In the community, this has been explained with the same analogy so many times that "Imagine there's a bus" has become a well-known meme.

So, imagine there's a bus that only leaves the station every .3 seconds (21 frames). Because the bus only leaves at the times on its schedule, arriving early for the bus doesn't get you to your destination any faster, because you still have to wait for the time the bus will leave. For this reason, any new time saves in SMB1 must reach a new "framerule" (get there early enough to catch the previous bus) for there to be any real timesave.

When I have to explain how email works, I walk them through the process of drafting a letter, placing a stamp on it, dropping, it in a mailbox, etc. The stamp and the address contain the "routing information if you will." I call the SMTP server, the postal service. I refer to the IMAP server as like the mailbox.

[–] Scooter411@lemmy.ml 5 points 1 year ago (1 children)

Like a balloon and something bad happening.

I found you Bender

[–] platypuspup@mander.xyz 4 points 1 year ago

I tell my students that going to a challenging class and not participating is like going to the gym and watching people work out. It is not only fairly useless to your goal of improving yourself, it creeps out everyone else and makes it feel like an unsafe place to try new things and make mistakes.

[–] ablackcatstail@lemmy.goblackcat.com 4 points 1 year ago (1 children)

That's a broad topic as I use different analogies for different subject matter. What subject(s) are you thinking of?

[–] Datman2020@lemmy.fmhy.ml 4 points 1 year ago

I think my question was not clear. The very intention of the question is to tell **any **complex topic you've encountered that you've found a surprisingly understandable analogy of. there is no constraint of any subject.

[–] Hedup@lemm.ee 4 points 1 year ago* (last edited 1 year ago)

Yeah, I always explain those concepts using analogies of how my ex wife used to do things. E.g. to explain quantum mechanics I usually tell them how my ex wife used to cheat on me and so on.

[–] lvxferre@lemmy.ml 3 points 1 year ago

The vocabulary of a language is like the fur of a beast: sure, it's highly visible, but what's inside (the grammar, or the beast itself) matters more.

[–] lastrogue@lemmy.einval.net 2 points 1 year ago

DNS is the phonebook of the internet and other networks.

[–] HappyMeatbag 1 points 1 year ago* (last edited 1 year ago)

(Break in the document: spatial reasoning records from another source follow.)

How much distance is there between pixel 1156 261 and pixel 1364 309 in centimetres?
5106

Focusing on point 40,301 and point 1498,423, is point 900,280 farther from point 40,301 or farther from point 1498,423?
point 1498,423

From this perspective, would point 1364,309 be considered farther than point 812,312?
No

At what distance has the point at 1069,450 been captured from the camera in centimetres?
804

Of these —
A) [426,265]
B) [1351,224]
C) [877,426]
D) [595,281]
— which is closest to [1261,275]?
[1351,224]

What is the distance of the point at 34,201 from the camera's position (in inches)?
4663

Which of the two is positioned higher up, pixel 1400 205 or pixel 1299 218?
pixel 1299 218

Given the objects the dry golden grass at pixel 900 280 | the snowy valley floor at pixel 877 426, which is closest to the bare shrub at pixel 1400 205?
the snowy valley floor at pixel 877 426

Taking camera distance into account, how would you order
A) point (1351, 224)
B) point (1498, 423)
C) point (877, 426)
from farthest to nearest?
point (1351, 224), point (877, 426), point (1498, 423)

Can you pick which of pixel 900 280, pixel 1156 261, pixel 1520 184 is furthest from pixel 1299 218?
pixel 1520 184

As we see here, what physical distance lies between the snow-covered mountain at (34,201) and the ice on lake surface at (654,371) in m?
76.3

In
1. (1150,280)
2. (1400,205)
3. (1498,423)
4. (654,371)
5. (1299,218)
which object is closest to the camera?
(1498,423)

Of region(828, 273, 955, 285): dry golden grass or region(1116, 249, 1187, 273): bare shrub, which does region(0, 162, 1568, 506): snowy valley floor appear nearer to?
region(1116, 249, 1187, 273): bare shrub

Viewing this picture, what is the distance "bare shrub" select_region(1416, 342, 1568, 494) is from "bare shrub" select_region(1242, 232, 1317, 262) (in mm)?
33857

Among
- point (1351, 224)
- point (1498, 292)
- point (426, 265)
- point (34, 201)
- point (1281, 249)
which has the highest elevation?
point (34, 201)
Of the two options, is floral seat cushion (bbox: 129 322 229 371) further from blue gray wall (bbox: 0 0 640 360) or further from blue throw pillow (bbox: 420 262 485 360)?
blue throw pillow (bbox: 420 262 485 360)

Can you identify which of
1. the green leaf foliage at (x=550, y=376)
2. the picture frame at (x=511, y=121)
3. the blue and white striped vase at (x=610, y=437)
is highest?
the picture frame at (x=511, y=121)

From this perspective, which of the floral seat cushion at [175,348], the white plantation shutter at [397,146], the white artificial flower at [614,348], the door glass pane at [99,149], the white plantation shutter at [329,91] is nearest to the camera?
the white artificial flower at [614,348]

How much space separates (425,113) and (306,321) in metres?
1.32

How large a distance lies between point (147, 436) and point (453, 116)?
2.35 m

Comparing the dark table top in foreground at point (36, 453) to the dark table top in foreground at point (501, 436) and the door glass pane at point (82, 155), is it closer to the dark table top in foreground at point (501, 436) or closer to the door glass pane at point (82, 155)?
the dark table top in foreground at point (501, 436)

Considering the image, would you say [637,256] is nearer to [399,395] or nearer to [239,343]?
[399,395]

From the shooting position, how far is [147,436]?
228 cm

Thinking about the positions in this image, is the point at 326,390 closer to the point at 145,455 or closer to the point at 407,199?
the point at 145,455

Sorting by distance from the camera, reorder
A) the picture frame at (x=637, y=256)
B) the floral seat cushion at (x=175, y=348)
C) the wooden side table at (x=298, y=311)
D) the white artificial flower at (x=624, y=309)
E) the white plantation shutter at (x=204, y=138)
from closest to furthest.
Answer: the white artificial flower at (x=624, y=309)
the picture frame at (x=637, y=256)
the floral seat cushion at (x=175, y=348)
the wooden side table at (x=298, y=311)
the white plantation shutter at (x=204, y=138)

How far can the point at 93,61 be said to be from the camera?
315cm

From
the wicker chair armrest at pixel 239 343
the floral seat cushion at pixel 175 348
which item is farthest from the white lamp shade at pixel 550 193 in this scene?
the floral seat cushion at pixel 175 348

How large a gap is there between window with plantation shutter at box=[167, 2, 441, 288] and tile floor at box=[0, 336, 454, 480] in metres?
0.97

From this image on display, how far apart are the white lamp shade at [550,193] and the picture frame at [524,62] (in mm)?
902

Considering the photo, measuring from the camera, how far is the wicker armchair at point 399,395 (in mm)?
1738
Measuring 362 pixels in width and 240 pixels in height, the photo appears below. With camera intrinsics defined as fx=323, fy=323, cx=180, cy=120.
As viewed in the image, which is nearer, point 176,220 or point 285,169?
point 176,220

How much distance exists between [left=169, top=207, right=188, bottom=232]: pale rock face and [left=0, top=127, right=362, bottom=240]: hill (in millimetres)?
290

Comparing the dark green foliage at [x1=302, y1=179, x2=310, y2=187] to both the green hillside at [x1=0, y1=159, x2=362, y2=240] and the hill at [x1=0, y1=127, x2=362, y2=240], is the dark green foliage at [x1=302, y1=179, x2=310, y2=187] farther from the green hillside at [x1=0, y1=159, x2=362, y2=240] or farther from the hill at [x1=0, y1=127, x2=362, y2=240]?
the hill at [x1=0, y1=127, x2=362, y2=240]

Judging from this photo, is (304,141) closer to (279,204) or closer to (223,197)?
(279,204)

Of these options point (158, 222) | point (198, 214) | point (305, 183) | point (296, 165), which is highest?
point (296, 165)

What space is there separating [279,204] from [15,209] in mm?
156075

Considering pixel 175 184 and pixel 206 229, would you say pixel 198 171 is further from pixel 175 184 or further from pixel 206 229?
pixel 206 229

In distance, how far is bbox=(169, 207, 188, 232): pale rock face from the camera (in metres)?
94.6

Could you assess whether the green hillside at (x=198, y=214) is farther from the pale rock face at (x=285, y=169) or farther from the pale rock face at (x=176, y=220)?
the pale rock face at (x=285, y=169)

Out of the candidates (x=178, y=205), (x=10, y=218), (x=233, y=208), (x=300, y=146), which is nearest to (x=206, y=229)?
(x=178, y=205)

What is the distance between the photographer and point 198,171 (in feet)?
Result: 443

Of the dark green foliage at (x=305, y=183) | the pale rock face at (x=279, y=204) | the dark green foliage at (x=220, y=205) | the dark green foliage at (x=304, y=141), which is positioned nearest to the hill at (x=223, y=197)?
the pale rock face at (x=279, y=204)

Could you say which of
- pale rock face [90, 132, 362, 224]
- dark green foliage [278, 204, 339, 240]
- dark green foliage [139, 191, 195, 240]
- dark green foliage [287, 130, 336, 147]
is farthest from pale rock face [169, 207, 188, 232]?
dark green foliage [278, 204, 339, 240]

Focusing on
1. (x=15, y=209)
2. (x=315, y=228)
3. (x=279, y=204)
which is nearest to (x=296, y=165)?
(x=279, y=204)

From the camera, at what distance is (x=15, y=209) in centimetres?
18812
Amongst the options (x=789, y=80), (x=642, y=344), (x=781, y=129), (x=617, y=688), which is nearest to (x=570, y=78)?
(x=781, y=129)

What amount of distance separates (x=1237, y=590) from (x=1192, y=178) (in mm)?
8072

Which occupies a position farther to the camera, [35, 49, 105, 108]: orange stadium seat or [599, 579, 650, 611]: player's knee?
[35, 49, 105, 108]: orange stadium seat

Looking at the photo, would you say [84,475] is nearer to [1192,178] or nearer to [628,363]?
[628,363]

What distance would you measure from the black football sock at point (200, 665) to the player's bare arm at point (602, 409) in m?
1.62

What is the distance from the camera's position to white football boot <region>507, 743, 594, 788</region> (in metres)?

Freight trains and stopping climate change.

It can take a large freight train a mile to come to a stop after the engineer hits the brakes. Similarly, any pollution reductions we make now (reducing CO2 emissions, etc.) won’t be “felt” right away by the global climate.

That’s why we can’t wait until the ocean is flooding Miami before we take drastic action to mitigate damage to the environment. We need to do things now, because by the time the situation becomes dire, it’ll be too late - just like the engineer of the freight train can’t wait until he’s at the station before applying the brakes.

[–] Datman2020@lemmy.fmhy.ml 1 points 1 year ago

Explain any one particular complex topic using an analogy you found interesting or easily understandable.